Jaka jest różnica między ludźmi na froncie a tymi na tyłach?

Na tyłach nie ma możliwości tak szybkiej identyfikacji tego, co kto robi. Ludzie nie chodzą przecież z tabliczkami, na których mieliby wypisane rzeczy, które robią. Nie można stwierdzić, czy to, co robią, jest przydatne dla obrony państwa. Widzisz osobę, która żyje własnym życiem. Co kryje się za tą fasadą? Nie wiesz. Nie będziesz podchodził do każdego i pytał: „Co robisz? Pijesz kawę czy może przekazujesz też datki? Tkasz siatki maskujące? Jesteś wolontariuszem? Pracujesz w firmie, która lutuje drony? A może sam lutujesz drony gdzieś w domu w wolnym czasie?”.

Nie zamierzasz tak dręczyć każdej napotkanej osoby. Nie będziesz pytać: „Jak widzisz przyszłość Ukrainy? Czy w ogóle chcesz, aby Ukraina istniała jako niezależne państwo, samowystarczalne, pełnoprawne, rozwinięte, autorytatywne i tak dalej?”. Nie zamierzasz chodzić i pytać wszystkich.

"Starałem się zdobyć jak najwięcej wojskowej wiedzy, umiejętności i zdolności". Zdjęcie: Anton Szewełow.

W ukraińskiej armii jest wiele kobiet. Czy Twoim zdaniem wojna naprawdę przestała być wyłącznie męską sprawą. I czy w armii panuje równość płci?

Nie dzielę żołnierzy na mężczyzn i kobiety. Gotowość i zdolność do obrony kraju nie zależy od płci, tylko od człowieka.

Głównym medykiem w naszej kompanii była dziewczyna. Dobrze się z nią dogadywaliśmy – ja byłem zaangażowany w pomoc w dostarczaniu zaopatrzenia, a ona mówiła mi, co trzeba zorganizować za pośrednictwem wolontariuszy. Przez pewien czas mieliśmy też dziewczynę pełniącą obowiązki dowódcy kompanii, Julię Szewczenko.

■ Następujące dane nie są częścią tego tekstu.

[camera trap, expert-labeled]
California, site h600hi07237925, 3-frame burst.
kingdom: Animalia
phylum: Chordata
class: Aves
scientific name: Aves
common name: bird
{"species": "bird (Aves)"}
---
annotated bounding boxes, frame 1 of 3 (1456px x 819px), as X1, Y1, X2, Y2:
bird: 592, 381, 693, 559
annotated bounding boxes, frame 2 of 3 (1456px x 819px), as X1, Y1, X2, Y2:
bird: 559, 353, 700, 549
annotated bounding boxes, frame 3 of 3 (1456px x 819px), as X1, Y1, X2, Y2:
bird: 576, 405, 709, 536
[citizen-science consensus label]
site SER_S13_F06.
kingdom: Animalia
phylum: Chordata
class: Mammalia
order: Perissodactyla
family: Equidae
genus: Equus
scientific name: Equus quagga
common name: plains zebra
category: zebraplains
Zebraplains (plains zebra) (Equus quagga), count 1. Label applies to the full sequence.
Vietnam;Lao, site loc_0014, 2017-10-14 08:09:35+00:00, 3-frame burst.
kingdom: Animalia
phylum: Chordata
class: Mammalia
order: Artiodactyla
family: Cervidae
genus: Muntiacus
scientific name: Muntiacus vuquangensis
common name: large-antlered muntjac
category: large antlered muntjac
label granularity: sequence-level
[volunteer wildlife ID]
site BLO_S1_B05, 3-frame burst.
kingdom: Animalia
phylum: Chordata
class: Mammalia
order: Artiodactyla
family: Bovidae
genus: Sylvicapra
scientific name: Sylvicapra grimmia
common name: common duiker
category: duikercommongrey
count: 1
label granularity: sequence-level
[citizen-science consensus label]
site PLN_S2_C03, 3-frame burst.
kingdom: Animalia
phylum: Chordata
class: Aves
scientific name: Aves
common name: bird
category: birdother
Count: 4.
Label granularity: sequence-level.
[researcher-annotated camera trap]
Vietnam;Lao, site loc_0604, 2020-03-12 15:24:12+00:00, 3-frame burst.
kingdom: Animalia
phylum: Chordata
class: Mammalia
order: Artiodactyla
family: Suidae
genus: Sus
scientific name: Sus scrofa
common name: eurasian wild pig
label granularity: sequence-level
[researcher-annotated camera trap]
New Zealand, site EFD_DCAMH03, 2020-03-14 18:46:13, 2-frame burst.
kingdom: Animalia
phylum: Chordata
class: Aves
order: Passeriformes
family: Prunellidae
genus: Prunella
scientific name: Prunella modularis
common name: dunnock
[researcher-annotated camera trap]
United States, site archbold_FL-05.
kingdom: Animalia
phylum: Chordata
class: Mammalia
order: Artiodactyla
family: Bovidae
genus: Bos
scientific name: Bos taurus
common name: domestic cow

Była bardzo dobra i jako osoba, i jako dowódca, potrafiła zdobyć serca chyba całej kompanii. Gdy zginęła, to była dla nas wielka strata i wielki ból.

Znam wiele dziewczyn i kobiet w wojsku – i naprawdę doceniam je jako ludzi. Podziwiam ich profesjonalizm i poświęcenie, traktuję je z wielkim szacunkiem i miłością. Oczywiste jest, że kobiety mogą robić niektóre rzeczy lepiej niż mężczyźni.

Wielokrotnie słyszałem, że kobiety są często celniejszymi strzelcami od mężczyzn i że dobrzy z nich snajperzy

Jestem za tym, by w ukraińskiej armii służyli ludzie zmotywowani, świadomi tego, co chcą tam robić, po co tam idą. Czymś drugorzędnym jest, czy to mężczyzna, czy kobieta. Uważam też, że siły zbrojne powinny dołożyć wszelkich starań, by kobiety czuły się w nich komfortowo. Nie chodzi o to, by miały lepsze warunki niż mężczyźni, ale o to, że przez długi czas w siłach zbrojnych było mało kobiet, w związku z czym wiele spraw – pewne kwestie higieniczne, organizacyjne, związane z bronią, wyposażeniem, umundurowaniem dla kobiet – nie zostało przemyślanych.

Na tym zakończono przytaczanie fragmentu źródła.